_DATA SECTION_.
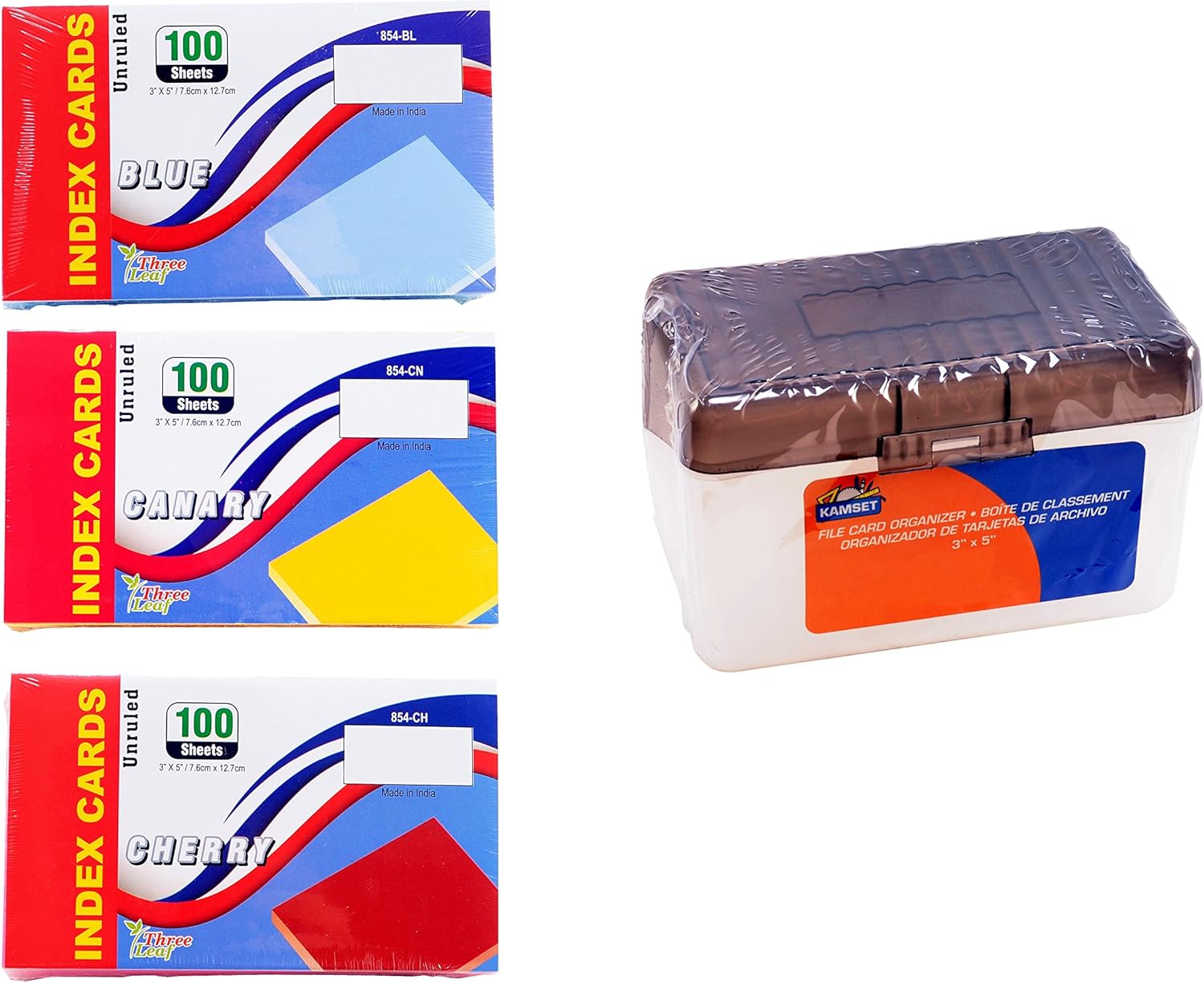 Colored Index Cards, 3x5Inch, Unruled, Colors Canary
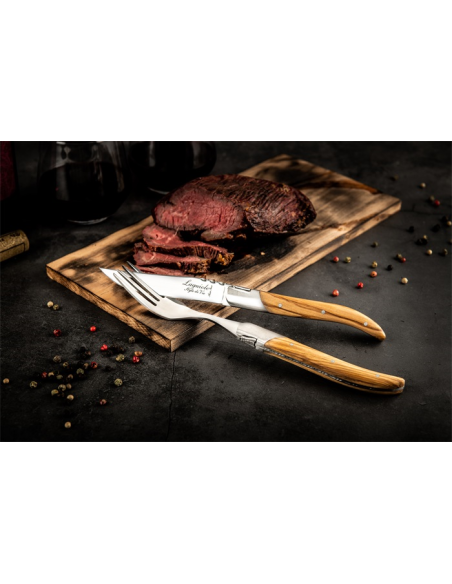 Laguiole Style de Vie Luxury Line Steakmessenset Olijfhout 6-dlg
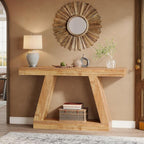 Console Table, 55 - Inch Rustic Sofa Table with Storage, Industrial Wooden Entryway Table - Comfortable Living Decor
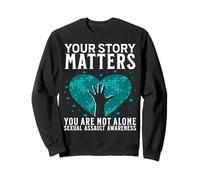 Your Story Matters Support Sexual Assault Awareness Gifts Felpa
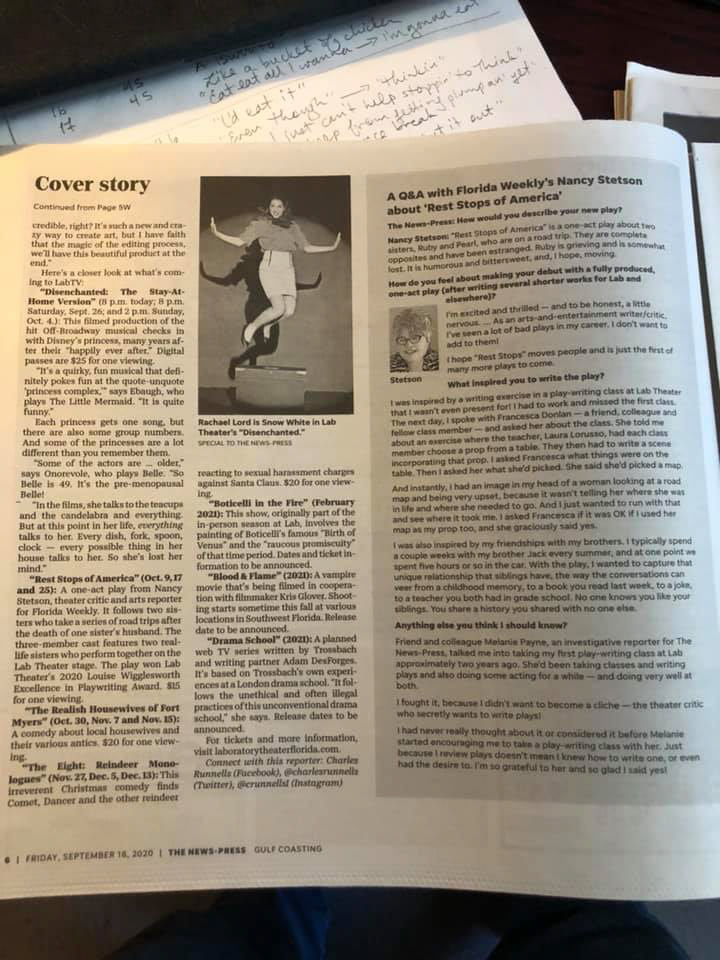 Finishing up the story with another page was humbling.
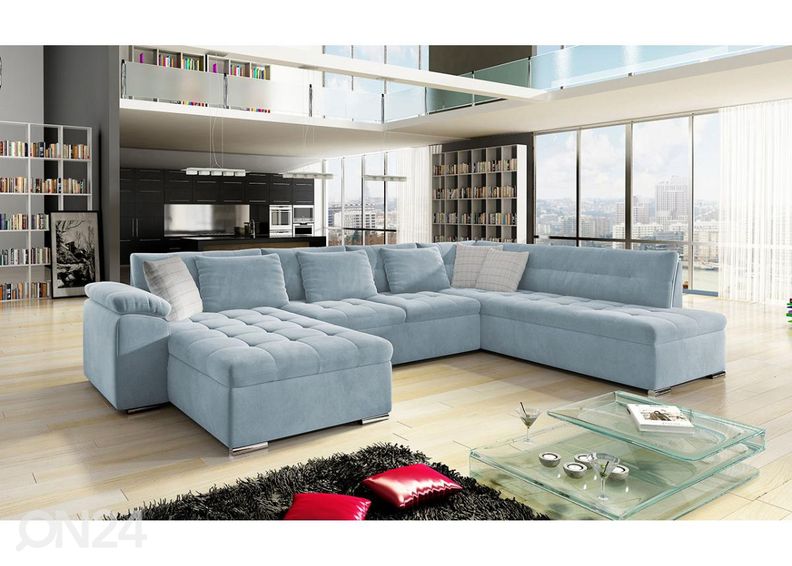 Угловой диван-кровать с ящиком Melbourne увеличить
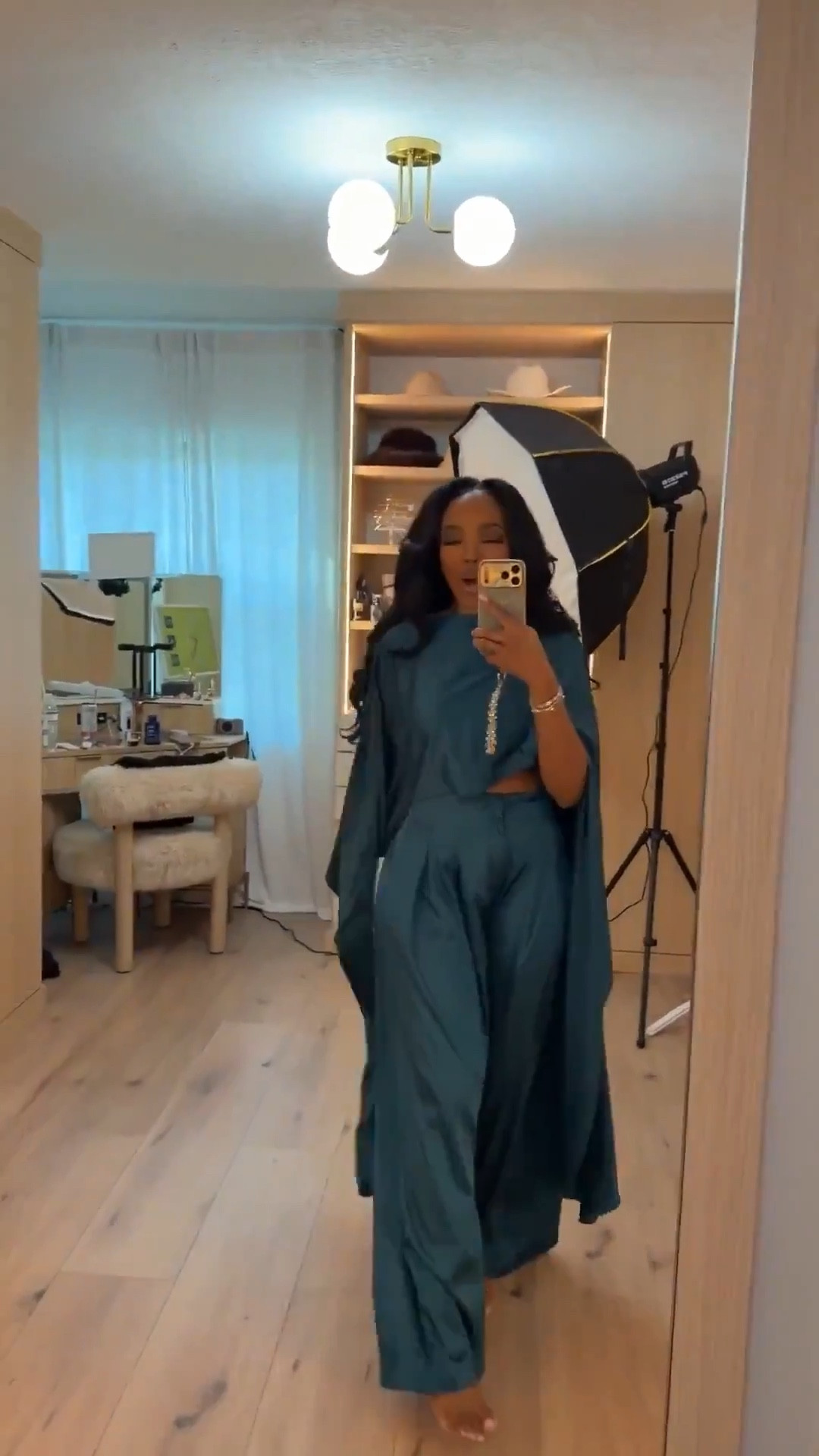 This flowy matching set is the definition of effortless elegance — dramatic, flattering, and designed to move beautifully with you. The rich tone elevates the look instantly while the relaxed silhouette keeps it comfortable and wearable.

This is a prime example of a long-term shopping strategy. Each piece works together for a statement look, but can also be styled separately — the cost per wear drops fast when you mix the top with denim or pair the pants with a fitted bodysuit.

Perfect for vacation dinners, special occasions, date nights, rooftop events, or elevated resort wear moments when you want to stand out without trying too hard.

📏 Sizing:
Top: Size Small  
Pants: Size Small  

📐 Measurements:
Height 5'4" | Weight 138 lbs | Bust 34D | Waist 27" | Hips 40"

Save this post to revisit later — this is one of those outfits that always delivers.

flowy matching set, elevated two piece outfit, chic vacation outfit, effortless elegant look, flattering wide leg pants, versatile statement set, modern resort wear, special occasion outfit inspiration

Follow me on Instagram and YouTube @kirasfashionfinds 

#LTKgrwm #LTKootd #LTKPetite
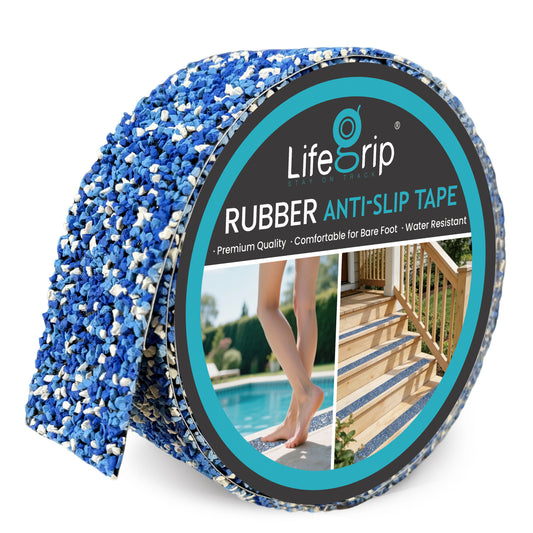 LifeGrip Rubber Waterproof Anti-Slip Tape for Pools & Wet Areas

_WHAT TO PRODUCE_. In the listing above, locate the line containing "Weight 138 lbs" and the line containing "flowy matching set, elevated". Extract those two lines and every line between them, exactly as written, and only those.

_SOLUTION FOR THIS EXERCISE_.
Height 5'4" | Weight 138 lbs | Bust 34D | Waist 27" | Hips 40"

Save this post to revisit later — this is one of those outfits that always delivers.

flowy matching set, elevated two piece outfit, chic vacation outfit, effortless elegant look, flattering wide leg pants, versatile statement set, modern resort wear, special occasion outfit inspiration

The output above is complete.